Start of Material shown
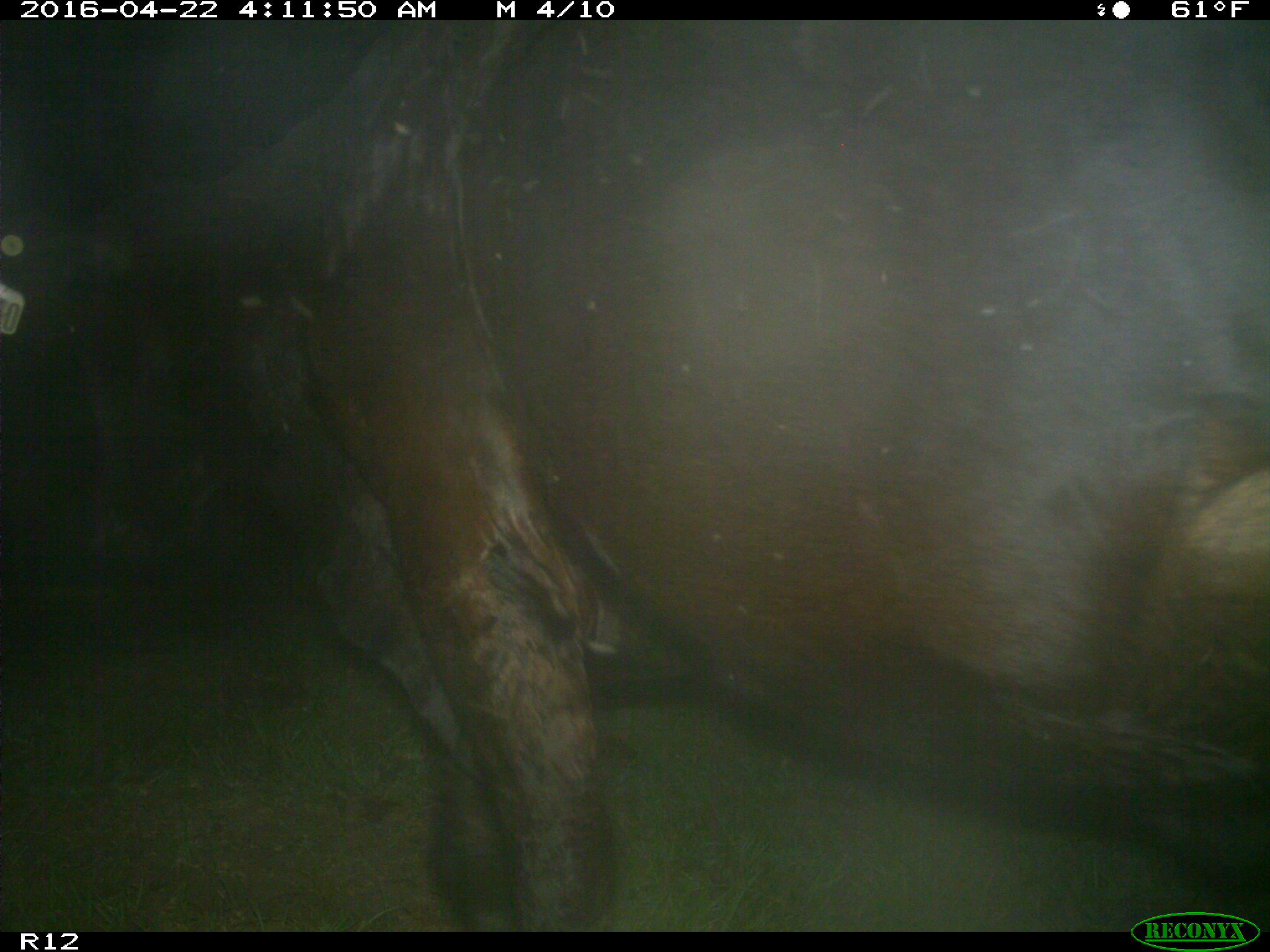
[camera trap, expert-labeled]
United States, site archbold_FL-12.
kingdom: Animalia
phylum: Chordata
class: Mammalia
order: Artiodactyla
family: Bovidae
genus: Bos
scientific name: Bos taurus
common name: domestic cow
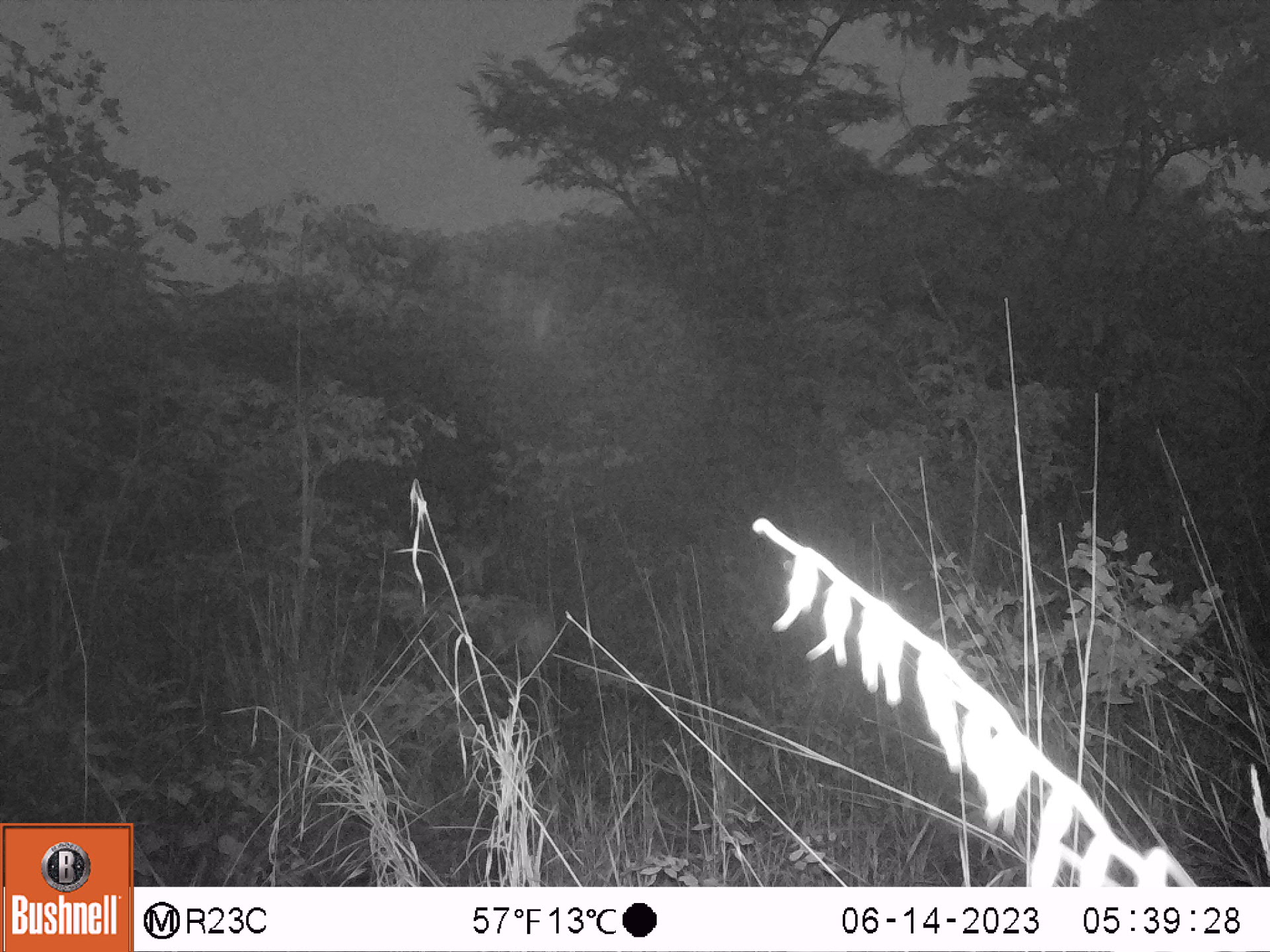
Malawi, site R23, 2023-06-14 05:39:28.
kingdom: Animalia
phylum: Chordata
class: Mammalia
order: Artiodactyla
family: Bovidae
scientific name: Antilopinae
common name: small antelope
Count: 1.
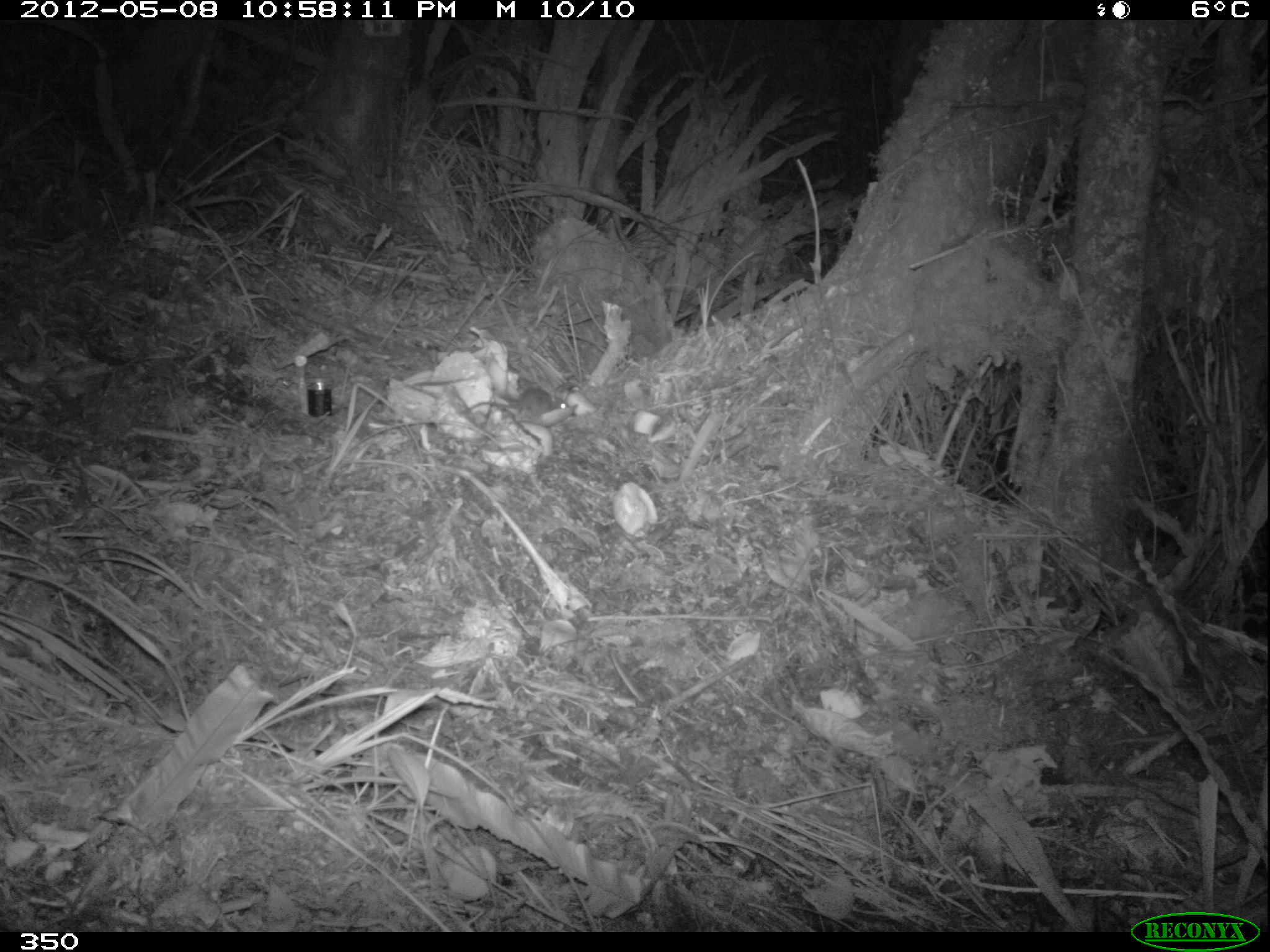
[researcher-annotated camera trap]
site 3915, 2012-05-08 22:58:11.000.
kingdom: Animalia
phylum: Chordata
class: Mammalia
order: Rodentia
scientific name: Rodentia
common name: rodents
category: unknown rodent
Unknown rodent (rodents) (Rodentia).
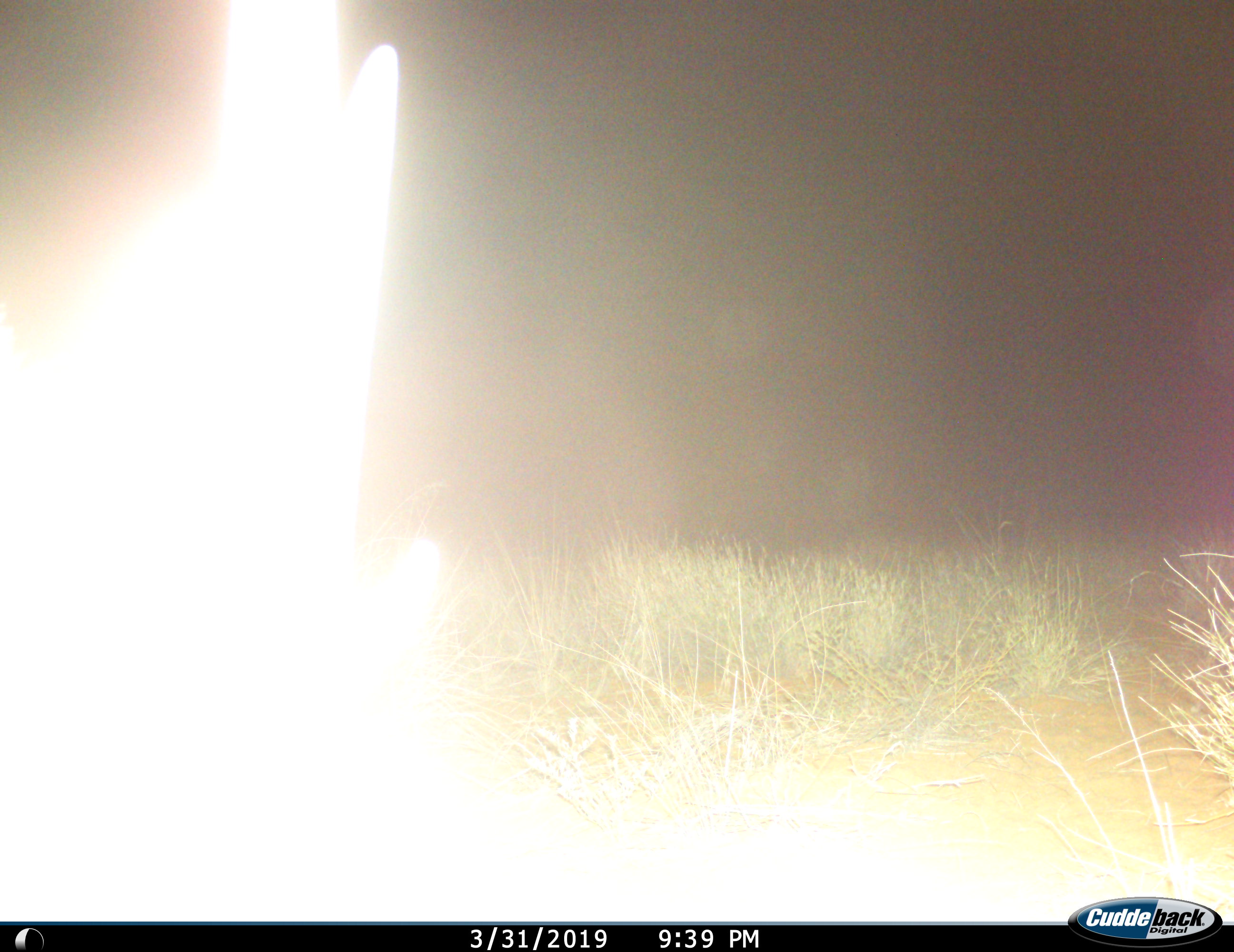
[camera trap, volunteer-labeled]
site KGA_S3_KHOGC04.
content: unidentified animal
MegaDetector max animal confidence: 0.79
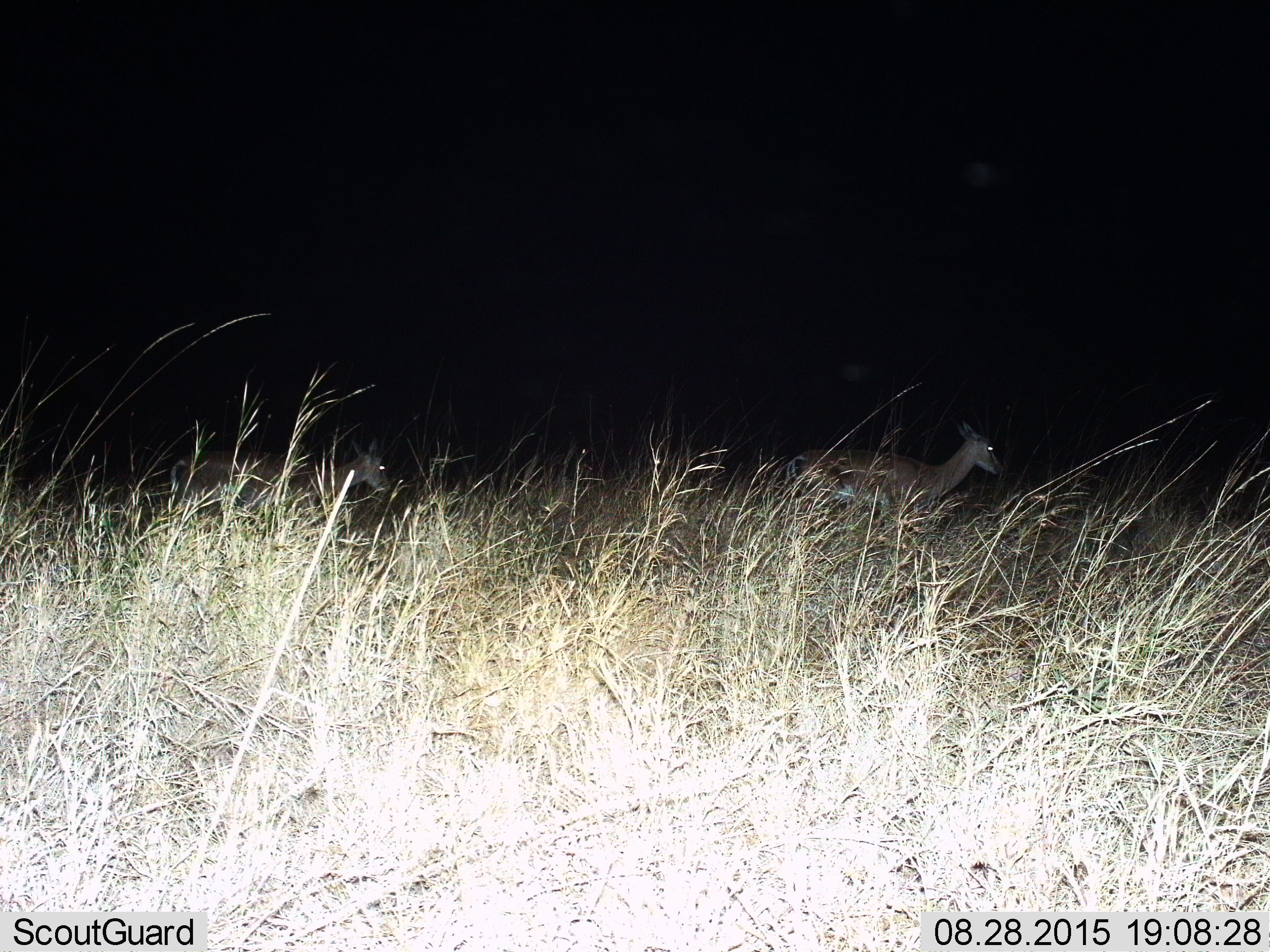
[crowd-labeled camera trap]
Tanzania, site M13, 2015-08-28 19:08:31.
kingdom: Animalia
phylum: Chordata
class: Mammalia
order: Artiodactyla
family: Bovidae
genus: Nanger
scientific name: Nanger granti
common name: grant's gazelle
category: gazellegrants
Gazellegrants (grant's gazelle) (Nanger granti), count 3. Behavior (volunteer vote fractions): standing 100%, resting 0%, moving 100%, interacting 0%. Young present (vote fraction): 0%. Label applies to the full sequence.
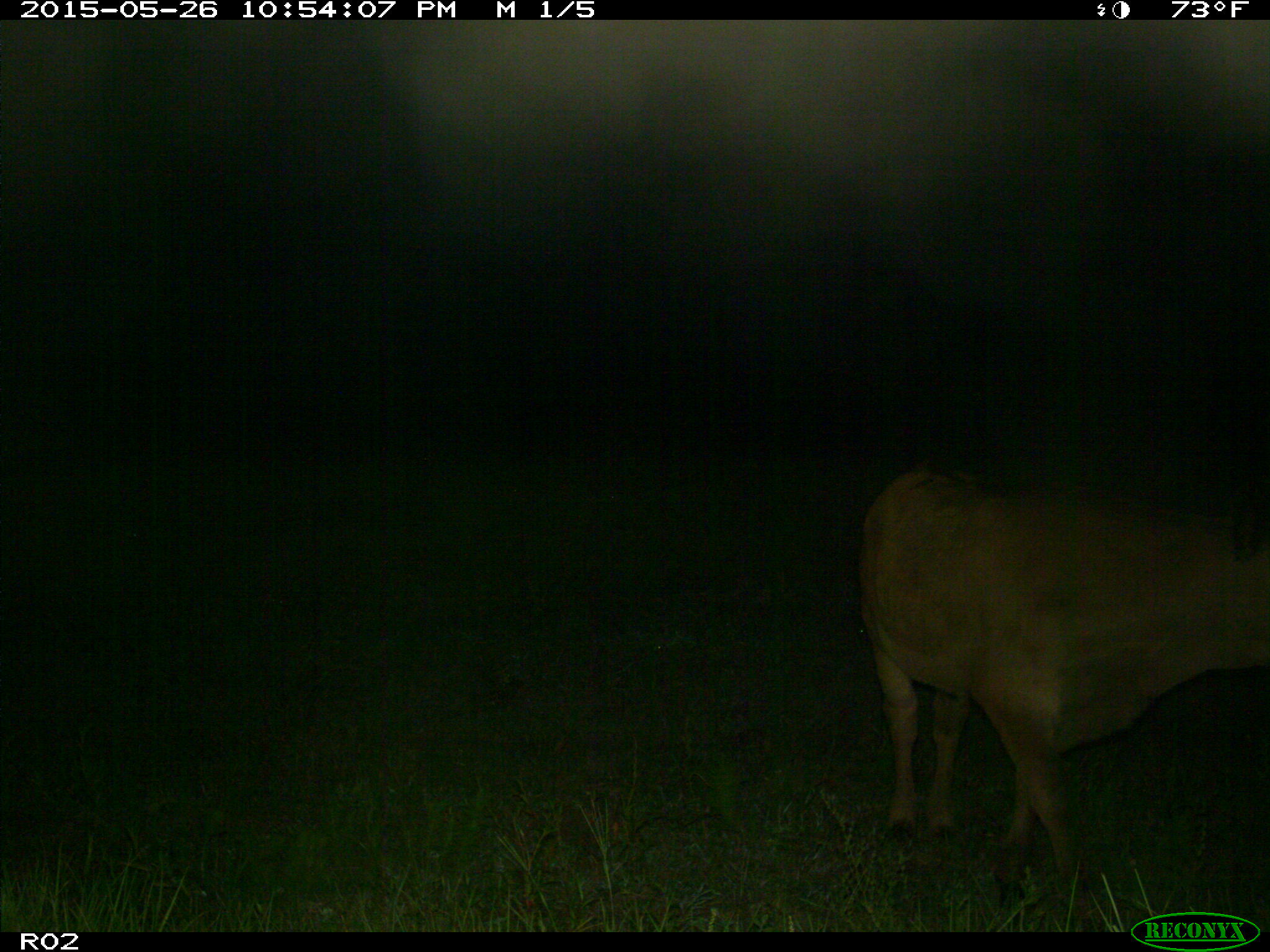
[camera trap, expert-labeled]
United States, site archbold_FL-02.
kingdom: Animalia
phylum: Chordata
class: Mammalia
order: Artiodactyla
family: Bovidae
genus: Bos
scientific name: Bos taurus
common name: domestic cow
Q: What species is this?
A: Bos taurus (domestic cow).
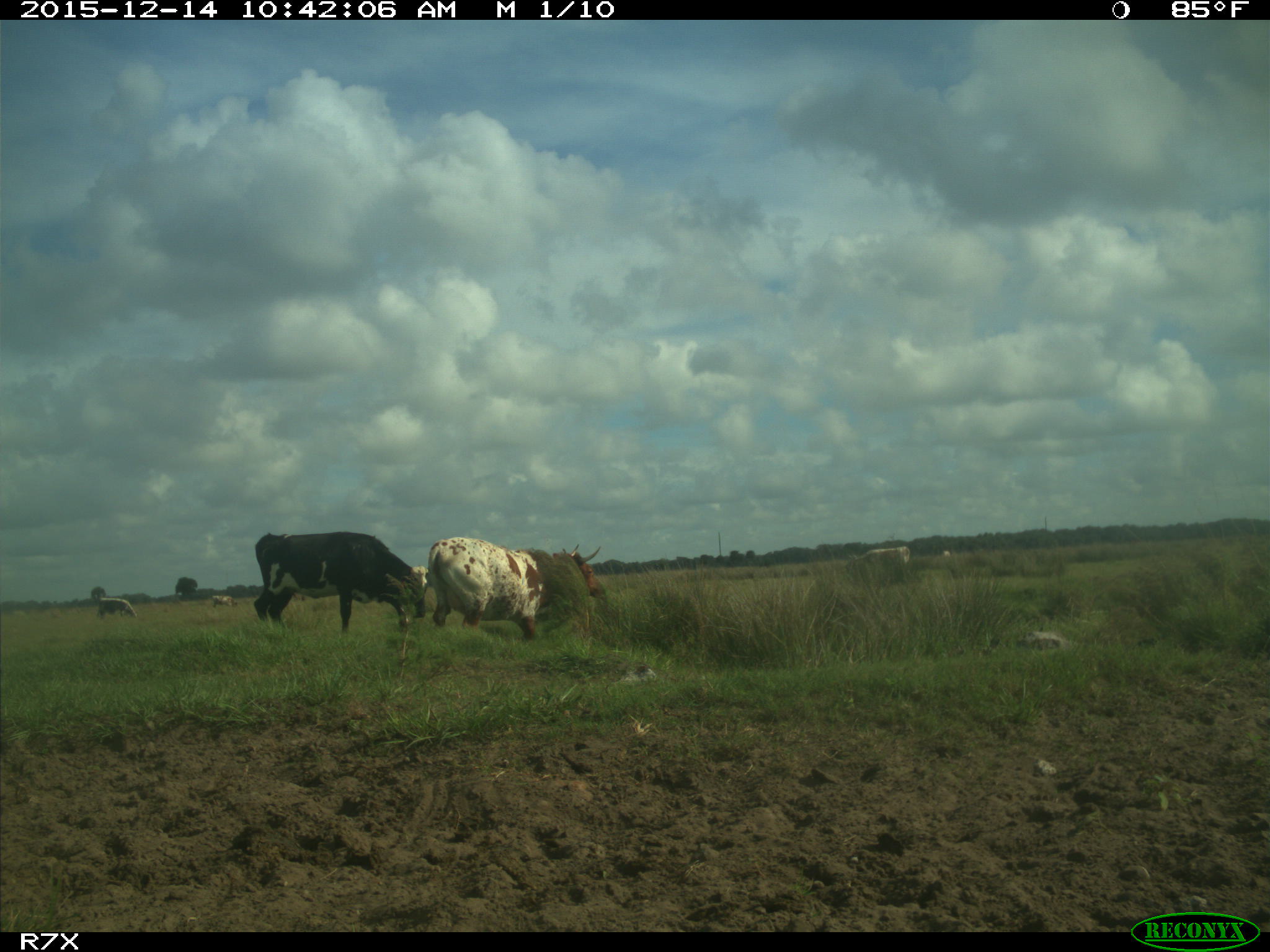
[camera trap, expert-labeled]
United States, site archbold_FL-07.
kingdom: Animalia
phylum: Chordata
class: Mammalia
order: Artiodactyla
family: Bovidae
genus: Bos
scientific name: Bos taurus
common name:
End of Material shown
When a line in the listing above holds the word "name", copy it.

• Written answer:
scientific name: Bos taurus
common name: domestic cow
scientific name: Antilopinae
common name: small antelope
scientific name: Rodentia
common name: rodents
scientific name: Nanger granti
common name: grant's gazelle
scientific name: Bos taurus
common name: domestic cow
scientific name: Bos taurus
common name:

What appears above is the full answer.